Article

AI is poised to reshape industries and redefine possibilities in enterprise software

George Mathew, Michael Spiro | January 24, 2025| 2 min. read

This article originally appeared in TheMarker

Artificial intelligence is evolving rapidly. Before 2017, AI was primarily focused on prediction tasks like classification and recommendation. In 2017, Google’s Attention Is All You Need paper introduced the transformer model. This breakthrough model architecture has driven a transformative era of generative AI, with AI now capable of creating new content, solving complex tasks/problems, and reasoning.

Insight Partners has deployed nearly $4 billion into more than 75 AI/ML companies since our founding almost 30 years ago, investing in AI long before the generative AI era and the release of ChatGPT. This history of investing in and partnering with AI businesses gives us insights into the challenges, and the opportunities, in AI.

The state of AI

Technological and research breakthroughs, paired with decreasing training costs thanks to specialized AI chips, have enabled the scope and possibilities of AI to expand drastically over time.
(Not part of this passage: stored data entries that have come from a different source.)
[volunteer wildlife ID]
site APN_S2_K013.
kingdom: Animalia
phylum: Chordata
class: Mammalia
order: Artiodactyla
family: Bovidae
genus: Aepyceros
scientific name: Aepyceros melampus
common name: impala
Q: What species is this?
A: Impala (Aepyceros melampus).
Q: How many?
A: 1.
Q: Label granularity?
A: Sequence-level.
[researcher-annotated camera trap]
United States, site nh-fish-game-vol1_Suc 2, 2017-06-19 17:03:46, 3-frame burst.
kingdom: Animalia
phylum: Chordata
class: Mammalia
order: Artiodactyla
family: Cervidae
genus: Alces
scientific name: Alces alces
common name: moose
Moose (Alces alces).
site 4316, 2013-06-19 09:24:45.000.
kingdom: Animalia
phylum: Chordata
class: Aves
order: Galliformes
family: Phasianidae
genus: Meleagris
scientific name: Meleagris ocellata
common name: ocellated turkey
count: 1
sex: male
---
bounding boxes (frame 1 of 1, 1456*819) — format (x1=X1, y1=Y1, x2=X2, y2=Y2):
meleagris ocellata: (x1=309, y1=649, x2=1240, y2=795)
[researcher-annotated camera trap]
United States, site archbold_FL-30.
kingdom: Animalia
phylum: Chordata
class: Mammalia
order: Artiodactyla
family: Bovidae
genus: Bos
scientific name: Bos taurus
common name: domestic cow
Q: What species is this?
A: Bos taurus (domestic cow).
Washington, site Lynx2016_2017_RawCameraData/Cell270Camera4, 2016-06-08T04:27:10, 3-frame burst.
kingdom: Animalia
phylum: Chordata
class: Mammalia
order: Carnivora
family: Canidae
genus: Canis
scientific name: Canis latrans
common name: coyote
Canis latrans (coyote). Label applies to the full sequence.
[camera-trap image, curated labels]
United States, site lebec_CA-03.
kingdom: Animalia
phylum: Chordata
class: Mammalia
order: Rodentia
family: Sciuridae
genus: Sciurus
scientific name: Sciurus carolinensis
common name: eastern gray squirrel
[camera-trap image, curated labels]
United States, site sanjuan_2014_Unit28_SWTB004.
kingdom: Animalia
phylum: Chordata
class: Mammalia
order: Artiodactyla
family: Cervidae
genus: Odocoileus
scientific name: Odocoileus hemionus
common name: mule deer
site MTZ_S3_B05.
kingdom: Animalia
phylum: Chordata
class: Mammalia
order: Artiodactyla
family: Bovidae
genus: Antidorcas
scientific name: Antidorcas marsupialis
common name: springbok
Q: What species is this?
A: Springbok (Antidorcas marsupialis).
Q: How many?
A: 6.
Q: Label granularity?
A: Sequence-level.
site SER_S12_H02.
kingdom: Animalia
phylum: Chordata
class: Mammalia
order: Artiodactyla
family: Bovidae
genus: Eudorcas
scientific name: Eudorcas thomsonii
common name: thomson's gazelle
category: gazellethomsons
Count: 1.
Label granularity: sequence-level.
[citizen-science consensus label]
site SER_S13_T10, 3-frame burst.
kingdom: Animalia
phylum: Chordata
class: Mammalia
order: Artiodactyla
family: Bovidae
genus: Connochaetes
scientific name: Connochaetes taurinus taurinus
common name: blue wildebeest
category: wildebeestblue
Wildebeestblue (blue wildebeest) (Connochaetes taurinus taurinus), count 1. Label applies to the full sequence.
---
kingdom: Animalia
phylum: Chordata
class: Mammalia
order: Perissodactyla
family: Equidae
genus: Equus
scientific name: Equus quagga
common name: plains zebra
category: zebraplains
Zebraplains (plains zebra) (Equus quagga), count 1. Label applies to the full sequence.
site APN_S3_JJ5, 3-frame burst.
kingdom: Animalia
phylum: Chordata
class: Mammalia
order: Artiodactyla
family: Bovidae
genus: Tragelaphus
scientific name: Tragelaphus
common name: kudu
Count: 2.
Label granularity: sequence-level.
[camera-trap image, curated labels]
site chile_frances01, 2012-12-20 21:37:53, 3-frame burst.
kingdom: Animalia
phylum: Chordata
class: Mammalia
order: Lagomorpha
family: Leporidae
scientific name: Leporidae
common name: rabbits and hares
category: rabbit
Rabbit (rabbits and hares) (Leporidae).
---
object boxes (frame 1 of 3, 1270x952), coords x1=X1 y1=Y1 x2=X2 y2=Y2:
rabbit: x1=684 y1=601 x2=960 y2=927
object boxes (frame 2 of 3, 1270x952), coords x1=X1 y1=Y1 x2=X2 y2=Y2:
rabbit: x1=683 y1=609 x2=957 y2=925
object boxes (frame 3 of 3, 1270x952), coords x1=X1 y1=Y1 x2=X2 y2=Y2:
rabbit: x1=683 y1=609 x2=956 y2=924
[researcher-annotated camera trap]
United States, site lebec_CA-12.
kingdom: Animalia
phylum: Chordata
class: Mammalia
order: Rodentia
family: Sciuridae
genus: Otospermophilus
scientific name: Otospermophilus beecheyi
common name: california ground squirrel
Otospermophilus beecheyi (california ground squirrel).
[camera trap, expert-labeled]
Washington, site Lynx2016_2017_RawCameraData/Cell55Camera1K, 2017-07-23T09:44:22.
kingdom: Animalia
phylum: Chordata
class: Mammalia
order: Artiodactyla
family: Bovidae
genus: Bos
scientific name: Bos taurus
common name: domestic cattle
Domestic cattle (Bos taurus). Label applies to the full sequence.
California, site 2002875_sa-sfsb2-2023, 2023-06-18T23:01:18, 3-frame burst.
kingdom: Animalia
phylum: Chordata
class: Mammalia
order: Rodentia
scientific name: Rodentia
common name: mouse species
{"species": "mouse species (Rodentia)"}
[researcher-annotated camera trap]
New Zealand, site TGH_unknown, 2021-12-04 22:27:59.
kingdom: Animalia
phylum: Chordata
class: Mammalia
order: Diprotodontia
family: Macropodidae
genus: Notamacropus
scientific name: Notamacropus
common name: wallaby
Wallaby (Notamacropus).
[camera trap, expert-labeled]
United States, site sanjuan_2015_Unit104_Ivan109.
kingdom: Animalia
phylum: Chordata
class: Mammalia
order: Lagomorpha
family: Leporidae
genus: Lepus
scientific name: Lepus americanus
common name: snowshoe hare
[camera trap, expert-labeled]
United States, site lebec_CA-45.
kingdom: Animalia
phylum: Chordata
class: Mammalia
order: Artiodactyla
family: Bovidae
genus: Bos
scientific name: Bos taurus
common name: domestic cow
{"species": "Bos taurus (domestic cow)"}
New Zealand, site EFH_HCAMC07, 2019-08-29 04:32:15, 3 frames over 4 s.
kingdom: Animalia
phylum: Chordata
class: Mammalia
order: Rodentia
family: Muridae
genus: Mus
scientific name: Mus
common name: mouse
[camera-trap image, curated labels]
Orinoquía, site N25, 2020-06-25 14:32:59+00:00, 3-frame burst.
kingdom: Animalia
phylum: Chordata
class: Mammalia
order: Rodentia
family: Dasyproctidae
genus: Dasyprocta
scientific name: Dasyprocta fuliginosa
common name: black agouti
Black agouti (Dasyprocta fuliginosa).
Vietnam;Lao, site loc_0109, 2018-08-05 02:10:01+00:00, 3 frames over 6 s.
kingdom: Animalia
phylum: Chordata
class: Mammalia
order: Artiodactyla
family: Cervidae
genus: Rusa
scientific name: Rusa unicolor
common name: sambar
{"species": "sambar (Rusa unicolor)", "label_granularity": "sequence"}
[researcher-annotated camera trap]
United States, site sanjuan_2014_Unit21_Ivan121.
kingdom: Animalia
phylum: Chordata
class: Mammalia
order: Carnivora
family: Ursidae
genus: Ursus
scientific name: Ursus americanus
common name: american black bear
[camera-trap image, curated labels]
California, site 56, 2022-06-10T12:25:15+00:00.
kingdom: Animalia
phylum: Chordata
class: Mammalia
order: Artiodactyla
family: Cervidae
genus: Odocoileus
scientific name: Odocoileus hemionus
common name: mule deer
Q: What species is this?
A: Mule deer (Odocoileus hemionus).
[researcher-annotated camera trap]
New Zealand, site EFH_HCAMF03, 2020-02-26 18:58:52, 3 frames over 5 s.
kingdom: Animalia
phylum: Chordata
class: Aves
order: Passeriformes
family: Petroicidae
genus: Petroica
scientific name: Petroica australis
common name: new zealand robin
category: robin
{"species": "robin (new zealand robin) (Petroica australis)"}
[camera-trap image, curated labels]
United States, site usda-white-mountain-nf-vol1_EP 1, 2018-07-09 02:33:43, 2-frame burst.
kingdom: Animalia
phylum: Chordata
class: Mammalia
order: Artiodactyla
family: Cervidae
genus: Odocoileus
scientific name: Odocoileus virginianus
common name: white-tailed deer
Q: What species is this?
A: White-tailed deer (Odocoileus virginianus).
The evolution of AI can be represented across four phases:

  1. Early Analytical AI (Pre-2017): Early AI systems (primarily used for classification and recommendation) had limited data and high computational costs, making them accessible to only a handful of enterprises and academic institutions.
  2. Improved Accessibility (2017-2022): The transformer architecture democratized AI by making it faster, cheaper, and more accessible to train and deploy AI at scale.
  3. The Generative AI Boom (2022-2023): The release of ChatGPT on November 30, 2022 (just over two years ago!) showed the public what was possible with generative AI. Quickly, a flurry of founders arose building generative AI applications and platforms, and consumers and enterprises alike grew in excitement to try new generative AI tools.
  4. The Current Era of AI (2023 – Today): AI applications are tackling a host of consumer and enterprise challenges, from content creation to decision support to complex enterprise workflow automation, driving a new wave of creative and productivity-enhancing applications. Enterprises are seeing massive changes in productivity and how work is done, powered by both horizontal and task-specific AI applications.

The opportunity in GenAI

The adoption of generative AI is leading many enterprises to rethink their application architecture. Traditional databases are evolving into vector and graph databases, enabling AI systems to retrieve and process information more effectively. Workflows like retrieval-augmented generation (RAG) combine generative models with structured knowledge, making AI systems more context-aware and capable of reasoning.

At Insight, we are proud to partner with several companies building generative AI applications and the infrastructure and tooling enabling generative AI’s adoption and deployment at scale. Companies like Weights & Biases, Atlan, Fiddler, and CrewAI are helping developers, ML researchers, and organizations at-large build, deploy, monitor, and scale AI applications across their organization and customer base. Companies like Writer, HourOne, Jasper, Swimm, Relevance, and Sourcegraph are building applications with AI at their core, helping drive enhanced outcomes and productivity for end users and customers.

Insight has also been an early partner to successful Israeli AI companies like Deci AI and Run:AI, both of whom were acquired by NVIDIA this year. Israel is an incredible source of innovation and continues to be a successful tech hub through a very challenging time, with founders and entrepreneurs exhibiting resourcefulness and desire to find product-market-fit and solve customer needs.

Challenges on the horizon

Despite its promise, generative AI does not come without a number of challenges and potential limitations. Transformer models, for example, struggle with hallucinations, limited context windows, high computational costs, and potential limits to scaling. Emerging innovations, such as small language models (SLMs) and mixture of experts (MoE) architectures, aim to address these limitations, making AI systems more efficient and accurate.

The deployment of advanced AI systems requires a strong foundation in responsible AI practices. Frameworks like the NIST AI Risk Management Framework and the EU AI Act emphasize transparency, fairness, and safety. These principles are vital to scaling AI systems responsibly while mitigating risks such as bias and misinformation.

What is next?

We are in the early innings of the AI revolution and are excited for the next wave of AI application companies to arise, who embed AI at their core, seamlessly integrating reasoning capabilities into enterprise workflows and leveraging data flywheels to continuously improve the performance and reliability of AI systems.

Artificial intelligence and generative AI are catalysts for innovation, efficiency, creativity, and fundamentally new possibilities. While challenges remain, the opportunities are large, and AI is poised to reshape industries and redefine what is possible in the years to come. Enterprises that adopt responsible AI practices and embrace next-gen architectures will be best positioned to harness the full potential of AI.

 

Insight Partners has invested in Weights & Biases, Atlan, Fiddler, CrewAI, Writer, HourOne, Jasper, Swimm, Relevance, Sourcegraph, Deci AI, and Run:AI.